(Web page caption snippets)
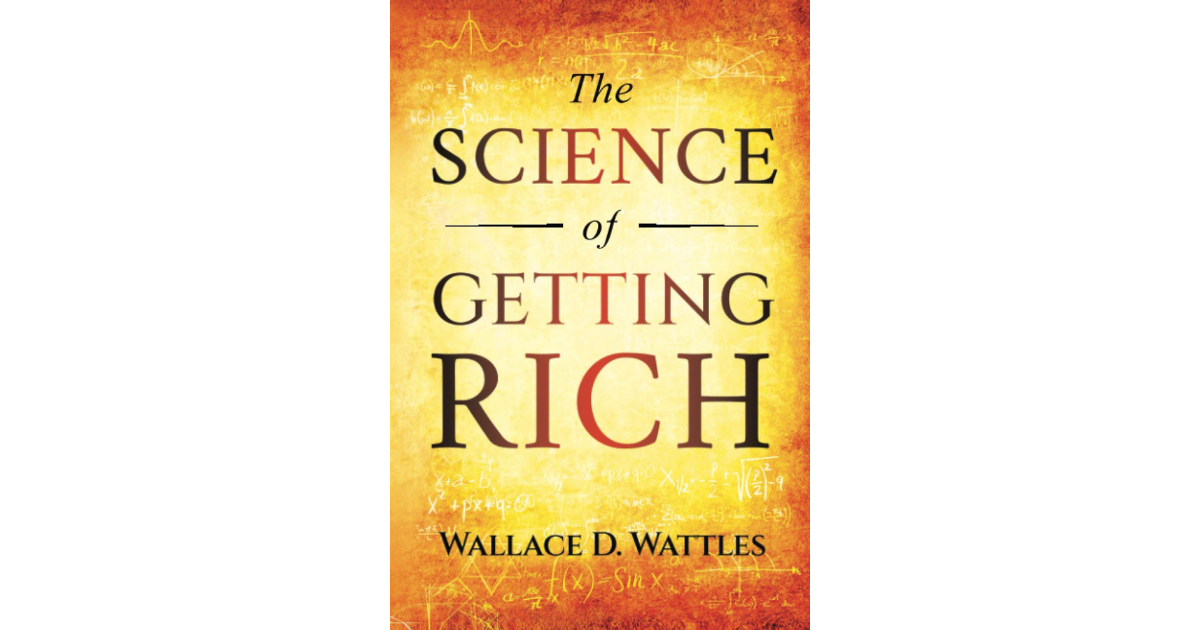 Business Book Review: The Science of Getting Rich by Wallace D Wattles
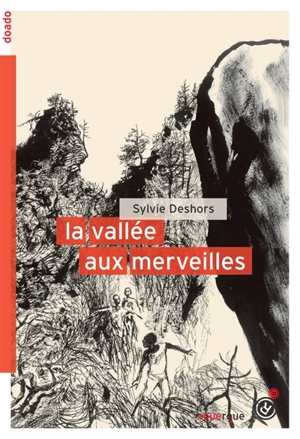 La vallée aux merveilles - Sylvie Deshors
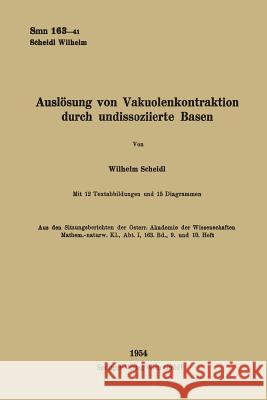 Auslösung Von Vakuolenkontraktion Durch Undissoziierte Basen Scheidl, Wilhelm 9783662245224 Springer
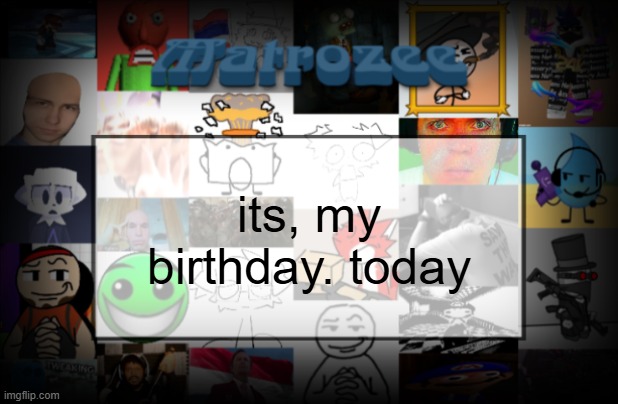 Matrozee Template V2 | its, my birthday. today | image tagged in matrozee template v2 | made w/ Imgflip meme maker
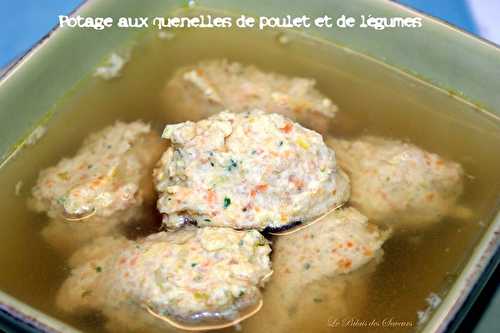 Potage aux quenelles de poulet et légumes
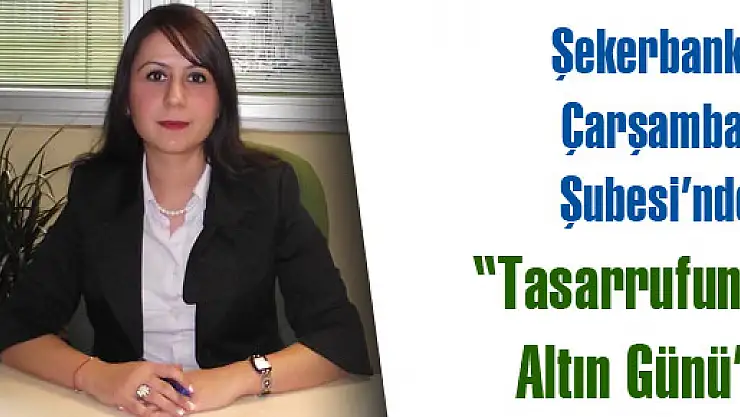 Şekerbank Çarşamba Şubesi'nde 'Tasarrufun Altın Günü'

Request:
Reproduce the lines above, from the first one through the line containing "Potage aux quenelles de poulet et légumes". Leave the pictures out of your answer.

Solved problem:
 Business Book Review: The Science of Getting Rich by Wallace D Wattles
 La vallée aux merveilles - Sylvie Deshors
 Auslösung Von Vakuolenkontraktion Durch Undissoziierte Basen Scheidl, Wilhelm 9783662245224 Springer
 Matrozee Template V2 | its, my birthday. today | image tagged in matrozee template v2 | made w/ Imgflip meme maker
 Potage aux quenelles de poulet et légumes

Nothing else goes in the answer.